I guess my question is best explained with an (simplified) example.
Regex 1:
^\d+_[a-z]+$
Regex 2:
^\d*$
Regex 1 will never match a string where regex 2 matches. So let's say that regex 1 is orthogonal to regex 2.
As many people asked what I meant by orthogonal I'll try to clarify it:
Let S1 be the (infinite) set of strings where regex 1 matches. S2 is the set of strings where regex 2 matches. Regex 2 is orthogonal to regex 1 iff the intersection of S1 and S2 is empty. The regex ^\d_a$ would be not orthogonal as the string '2_a' is in the set S1 and S2.
How can it be programmatically determined, if two regexes are orthogonal to each other?

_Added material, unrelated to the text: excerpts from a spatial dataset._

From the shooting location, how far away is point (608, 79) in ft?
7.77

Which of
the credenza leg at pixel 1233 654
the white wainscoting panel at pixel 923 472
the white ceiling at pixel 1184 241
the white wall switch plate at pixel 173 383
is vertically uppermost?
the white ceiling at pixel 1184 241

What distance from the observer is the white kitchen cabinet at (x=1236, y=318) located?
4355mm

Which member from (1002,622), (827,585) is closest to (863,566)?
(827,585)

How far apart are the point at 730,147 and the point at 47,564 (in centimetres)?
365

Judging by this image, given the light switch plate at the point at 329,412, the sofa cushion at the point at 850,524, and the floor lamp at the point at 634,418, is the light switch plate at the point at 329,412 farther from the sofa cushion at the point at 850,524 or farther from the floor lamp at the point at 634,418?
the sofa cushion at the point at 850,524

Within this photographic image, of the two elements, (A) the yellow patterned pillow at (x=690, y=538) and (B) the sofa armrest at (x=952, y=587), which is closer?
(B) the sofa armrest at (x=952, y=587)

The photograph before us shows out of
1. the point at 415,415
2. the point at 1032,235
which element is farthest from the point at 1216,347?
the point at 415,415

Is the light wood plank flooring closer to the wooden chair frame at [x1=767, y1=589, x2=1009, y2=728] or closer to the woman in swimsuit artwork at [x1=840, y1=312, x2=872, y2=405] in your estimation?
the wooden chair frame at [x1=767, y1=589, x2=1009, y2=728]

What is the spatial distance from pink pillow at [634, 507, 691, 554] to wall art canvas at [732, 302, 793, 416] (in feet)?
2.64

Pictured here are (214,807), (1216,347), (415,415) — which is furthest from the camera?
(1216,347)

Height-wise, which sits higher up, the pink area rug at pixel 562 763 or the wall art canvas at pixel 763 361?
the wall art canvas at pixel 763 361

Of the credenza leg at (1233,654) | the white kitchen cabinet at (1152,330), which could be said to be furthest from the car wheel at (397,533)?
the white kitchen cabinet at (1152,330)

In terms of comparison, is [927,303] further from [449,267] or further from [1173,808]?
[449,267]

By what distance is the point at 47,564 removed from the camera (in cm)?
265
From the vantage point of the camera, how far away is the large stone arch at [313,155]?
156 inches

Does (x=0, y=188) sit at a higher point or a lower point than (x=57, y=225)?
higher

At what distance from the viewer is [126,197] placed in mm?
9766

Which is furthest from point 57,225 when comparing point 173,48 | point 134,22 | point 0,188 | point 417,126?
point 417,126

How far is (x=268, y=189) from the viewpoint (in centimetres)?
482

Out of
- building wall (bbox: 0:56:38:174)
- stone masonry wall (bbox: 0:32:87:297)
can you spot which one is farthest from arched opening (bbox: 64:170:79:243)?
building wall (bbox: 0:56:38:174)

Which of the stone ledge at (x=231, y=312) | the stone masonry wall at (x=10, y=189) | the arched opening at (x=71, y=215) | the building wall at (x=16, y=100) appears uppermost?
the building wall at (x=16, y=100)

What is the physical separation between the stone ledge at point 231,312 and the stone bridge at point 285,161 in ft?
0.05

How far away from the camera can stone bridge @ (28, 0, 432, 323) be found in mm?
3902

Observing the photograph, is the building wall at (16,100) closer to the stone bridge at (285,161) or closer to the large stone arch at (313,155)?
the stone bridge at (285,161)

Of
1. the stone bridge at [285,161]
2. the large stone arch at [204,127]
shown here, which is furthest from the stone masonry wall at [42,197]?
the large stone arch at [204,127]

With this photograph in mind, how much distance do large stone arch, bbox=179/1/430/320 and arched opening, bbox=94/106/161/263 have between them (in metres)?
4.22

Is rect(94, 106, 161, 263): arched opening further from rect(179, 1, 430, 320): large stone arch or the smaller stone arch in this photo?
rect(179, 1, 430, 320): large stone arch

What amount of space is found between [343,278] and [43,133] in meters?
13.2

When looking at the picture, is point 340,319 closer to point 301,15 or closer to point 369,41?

Best case would be some library that implements a method like:
/**
* @return True if the regex is orthogonal (i.e. "intersection is empty"), False otherwise or Null if it can't be determined
*/
public Boolean isRegexOrthogonal(Pattern regex1, Pattern regex2);
I finally found exactly the library that I was looking for:
Usage:
/**
* @return true if the two regexes will never both match a given string
*/
public boolean isRegexOrthogonal( String regex1, String regex2 ) {
Automaton automaton1 = new RegExp(regex1).toAutomaton();
Automaton automaton2 = new RegExp(regex2).toAutomaton();
return automaton1.intersection(automaton2).isEmpty();
}
It should be noted that the implementation doesn't and can't support complex RegEx features like back references. See the blog post "A Faster Java Regex Package" which introduces dk.brics.automaton.